#python #pandas #pandas-groupby
#питон #pandas #pandas-groupby
Вопрос:
Я новичок в методах groupby в Pandas и, похоже, не могу разобраться в этом. У меня есть данные с ~ 2 млн записей, и выполнение моего текущего кода займет 4 дня — из-за неэффективного использования ‘append’.
Я анализирую данные с производства с помощью 2 флагов для указания проблем с тестовыми образцами. Для первых нескольких флагов из каждого Test_ID должно быть установлено значение False.(Причина: недостаточно данных для точного анализа этих первых нескольких из каждой группы)
Моя неэффективная попытка (правильный результат, но недостаточно быстрый для 2-х строк):
df = pd.DataFrame({'Test_ID' : ['foo', 'foo', 'foo', 'foo',
'bar', 'bar', 'bar'],
'TEST_Date' : ['2020-01-09 09:49:31',
'2020-01-09 12:16:15',
'2020-01-09 12:47:44',
'2020-01-09 14:39:05',
'2020-01-09 17:39:47',
'2020-01-09 20:44:58',
'2020-01-10 18:40:47'],
'Flag1' : [True, False, True, False, True, False, False],
'Flag2' : [True, False, False, False, True, False, False],
})
#generate a list of Test_IDs
Test_IDs = list(df['Test_ID'].unique())
#generate a list of columns in the dataframe
cols = list(df)
#generate a new dataframe with the same columns as the original
df_output = pd.DataFrame(columns = cols)
for i in Test_IDs:
#split the data into groups, iterate over each group
df_2 = df[df['Test_ID'] == i].copy()
#set the first two rows of Flag1 to False for each group
df_2.iloc[:2, df_2.columns.get_loc('Flag1')] = 0
#set the first three rows of Flag2 to False for each group
df_2.iloc[:3, df_2.columns.get_loc('Flag2')] = 0
df_output = df_output.append(df_2) #add the latest group onto the output df
print(df_output)
Ввод:
Flag1 Flag2 TEST_Date Test_ID
0 True True 2020-01-09 09:49:31 foo
1 False False 2020-01-09 12:16:15 foo
2 True False 2020-01-09 12:47:44 foo
3 False False 2020-01-09 14:39:05 foo
4 True True 2020-01-09 17:39:47 bar
5 False False 2020-01-09 20:44:58 bar
6 False False 2020-01-10 18:40:47 bar
Выходной сигнал:
Flag1 Flag2 TEST_Date Test_ID
0 False False 2020-01-09 09:49:31 foo
1 False False 2020-01-09 12:16:15 foo
2 True False 2020-01-09 12:47:44 foo
3 False False 2020-01-09 14:39:05 foo
4 False False 2020-01-09 17:39:47 bar
5 False False 2020-01-09 20:44:58 bar
6 False False 2020-01-10 18:40:47 bar
Ответ №1:
Давайте сделаем groupby().cumcount()
:
# enumeration of rows within each `Test_ID`
enum = df.groupby('Test_ID').cumcount()
# overwrite the Flags
df.loc[enum < 2, 'Flag1'] = False
df.loc[enum < 3, 'Flag2'] = False
Вывод:
Test_ID TEST_Date Flag1 Flag2
0 foo 2020-01-09 09:49:31 False False
1 foo 2020-01-09 12:16:15 False False
2 foo 2020-01-09 12:47:44 True False
3 foo 2020-01-09 14:39:05 False False
4 bar 2020-01-09 17:39:47 False False
5 bar 2020-01-09 20:44:58 False False
6 bar 2020-01-10 18:40:47 False False
Комментарии:
1. простой и элегантный ответ.
2. Я думаю, что OP имеет разные пороговые значения для двух флагов. Необходимо разделить их, но это очень элегантное решение.

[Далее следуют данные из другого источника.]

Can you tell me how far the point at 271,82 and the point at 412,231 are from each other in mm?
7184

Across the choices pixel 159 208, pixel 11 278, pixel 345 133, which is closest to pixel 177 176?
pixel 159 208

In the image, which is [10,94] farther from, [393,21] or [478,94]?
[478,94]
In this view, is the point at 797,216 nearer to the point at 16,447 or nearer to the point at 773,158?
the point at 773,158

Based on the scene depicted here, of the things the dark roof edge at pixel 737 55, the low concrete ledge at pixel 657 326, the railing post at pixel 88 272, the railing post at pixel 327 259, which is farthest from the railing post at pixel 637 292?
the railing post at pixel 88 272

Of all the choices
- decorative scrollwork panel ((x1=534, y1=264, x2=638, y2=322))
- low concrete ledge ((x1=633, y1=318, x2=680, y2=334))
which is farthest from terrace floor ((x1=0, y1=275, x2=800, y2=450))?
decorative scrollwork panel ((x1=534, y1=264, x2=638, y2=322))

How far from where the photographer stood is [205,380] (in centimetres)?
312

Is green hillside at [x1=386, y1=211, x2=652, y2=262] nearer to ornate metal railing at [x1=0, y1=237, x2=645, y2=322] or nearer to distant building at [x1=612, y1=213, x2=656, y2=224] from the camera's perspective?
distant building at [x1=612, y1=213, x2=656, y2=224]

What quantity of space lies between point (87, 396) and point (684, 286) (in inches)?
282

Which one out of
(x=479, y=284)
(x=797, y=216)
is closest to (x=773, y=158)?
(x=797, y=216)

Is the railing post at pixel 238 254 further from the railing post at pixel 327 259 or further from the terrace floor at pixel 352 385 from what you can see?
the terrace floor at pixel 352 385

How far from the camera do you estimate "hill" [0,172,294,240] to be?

3. @itaishz спасибо, что указали на это. Ответ обновлен.
4. @QuangHoang Первоначальные результаты по частичному набору данных улучшили время с 60 секунд до 0,45 секунды… Будет обновляться после завершения полного набора данных (30 минут для загрузки). Приветствуется!